-- BEGIN DOCUMENT SECTION --
6. That to achieve this end, the administration has committed not isolated violations of the Constitution and the laws of the land, rather it has made such violations a permanent system of conduct, to such an extreme that it systematically ignores and breaches the proper role of the other branches of government, habitually violating the Constitutional guarantees of all citizens of the Republic, and allowing and supporting the creation of illegitimate parallel powers that constitute an extremely grave danger to the Nation, by all of which it has destroyed essential elements of institutional legitimacy and the Rule of Law;

7. That the administration has committed the following assaults on the proper role of the National Congress, seat of legislative power:

a) It has usurped Congress's principle role of legislation through the adoption of various measures of great importance to the country's social and economic life that are unquestionably matters of legislation through special decrees enacted in an abuse of power, or through simple "administrative resolutions" using legal loopholes. It is noteworthy that all of this has been done with the deliberate and confessed purpose of substituting the country's institutional structures, as conceived by current legislation, with absolute executive authority and the total elimination of legislative authority;

b) It has consistently mocked the National Congress's oversight role by effectively removing its power to formally accuse Ministers of State who violate the Constitution or laws of the land, or who commit other offenses specified by the Constitution, and;

c) Lastly, what is most extraordinarily grave, it has utterly swept aside the exalted role of Congress as a duly constituted power by refusing to enact the Constitutional reform of three areas of the economy that were approved in strict compliance with the norms established by the Constitution.
-- END DOCUMENT SECTION --
-- BEGIN ENTRIES --
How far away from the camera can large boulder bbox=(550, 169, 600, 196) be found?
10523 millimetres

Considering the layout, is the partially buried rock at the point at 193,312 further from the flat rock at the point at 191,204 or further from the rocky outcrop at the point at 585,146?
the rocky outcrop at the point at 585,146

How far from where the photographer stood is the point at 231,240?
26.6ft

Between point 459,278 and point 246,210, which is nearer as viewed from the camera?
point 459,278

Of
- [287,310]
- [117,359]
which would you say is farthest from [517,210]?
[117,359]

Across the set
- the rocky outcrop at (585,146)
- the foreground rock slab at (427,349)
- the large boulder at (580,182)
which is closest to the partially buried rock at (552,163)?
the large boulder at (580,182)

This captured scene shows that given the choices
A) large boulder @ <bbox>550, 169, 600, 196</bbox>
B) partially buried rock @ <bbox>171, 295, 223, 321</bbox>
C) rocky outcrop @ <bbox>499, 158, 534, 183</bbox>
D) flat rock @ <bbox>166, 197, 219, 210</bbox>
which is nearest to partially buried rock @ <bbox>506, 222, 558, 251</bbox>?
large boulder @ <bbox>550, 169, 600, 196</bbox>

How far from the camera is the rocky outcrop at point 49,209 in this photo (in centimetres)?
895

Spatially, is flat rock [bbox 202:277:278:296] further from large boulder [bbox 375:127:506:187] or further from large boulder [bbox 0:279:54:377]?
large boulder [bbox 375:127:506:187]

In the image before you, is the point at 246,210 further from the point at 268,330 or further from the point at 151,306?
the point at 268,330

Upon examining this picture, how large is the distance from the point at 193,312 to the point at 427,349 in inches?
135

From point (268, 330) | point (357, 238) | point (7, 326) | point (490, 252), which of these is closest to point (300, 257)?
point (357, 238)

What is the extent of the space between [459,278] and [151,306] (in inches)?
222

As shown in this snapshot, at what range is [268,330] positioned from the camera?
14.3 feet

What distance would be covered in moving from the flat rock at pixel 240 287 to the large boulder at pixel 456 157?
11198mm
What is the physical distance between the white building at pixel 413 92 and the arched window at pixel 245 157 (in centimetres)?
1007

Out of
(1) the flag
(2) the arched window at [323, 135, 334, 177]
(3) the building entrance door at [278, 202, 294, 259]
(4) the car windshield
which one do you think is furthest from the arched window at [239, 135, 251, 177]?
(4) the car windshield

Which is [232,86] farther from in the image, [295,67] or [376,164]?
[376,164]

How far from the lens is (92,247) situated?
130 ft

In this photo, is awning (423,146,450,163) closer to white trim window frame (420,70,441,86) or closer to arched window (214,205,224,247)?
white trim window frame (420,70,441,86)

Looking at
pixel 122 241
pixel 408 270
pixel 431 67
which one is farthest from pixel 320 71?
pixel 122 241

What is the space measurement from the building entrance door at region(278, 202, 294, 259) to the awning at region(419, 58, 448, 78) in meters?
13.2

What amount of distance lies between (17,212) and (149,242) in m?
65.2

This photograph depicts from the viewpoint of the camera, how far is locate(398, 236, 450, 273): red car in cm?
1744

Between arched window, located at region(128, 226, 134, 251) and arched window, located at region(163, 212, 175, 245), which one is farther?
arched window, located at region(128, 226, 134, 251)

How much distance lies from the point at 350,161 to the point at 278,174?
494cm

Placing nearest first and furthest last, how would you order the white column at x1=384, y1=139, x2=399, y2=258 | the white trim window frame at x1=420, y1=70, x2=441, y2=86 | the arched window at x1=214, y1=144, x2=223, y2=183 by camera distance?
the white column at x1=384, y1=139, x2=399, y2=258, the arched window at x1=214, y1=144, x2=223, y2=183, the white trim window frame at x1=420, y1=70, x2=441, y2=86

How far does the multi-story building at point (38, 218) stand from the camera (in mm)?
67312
-- END ENTRIES --
◆ SET TASKS
a. Echo the passage from the text about the administration's violations that begins at the words "b) It has consistently" and stops after "by the Constitution.".
b. Duplicate the lines of the listing, beginning at the line that has "How far does" and continuing through the end of the listing.
The listing has no connection to the text about the administration's violations.

◆ SOLUTION LIST
a.
b) It has consistently mocked the National Congress's oversight role by effectively removing its power to formally accuse Ministers of State who violate the Constitution or laws of the land, or who commit other offenses specified by the Constitution, and;

c) Lastly, what is most extraordinarily grave, it has utterly swept aside the exalted role of Congress as a duly constituted power by refusing to enact the Constitutional reform of three areas of the economy that were approved in strict compliance with the norms established by the Constitution.

b.
How far does the multi-story building at point (38, 218) stand from the camera (in mm)?
67312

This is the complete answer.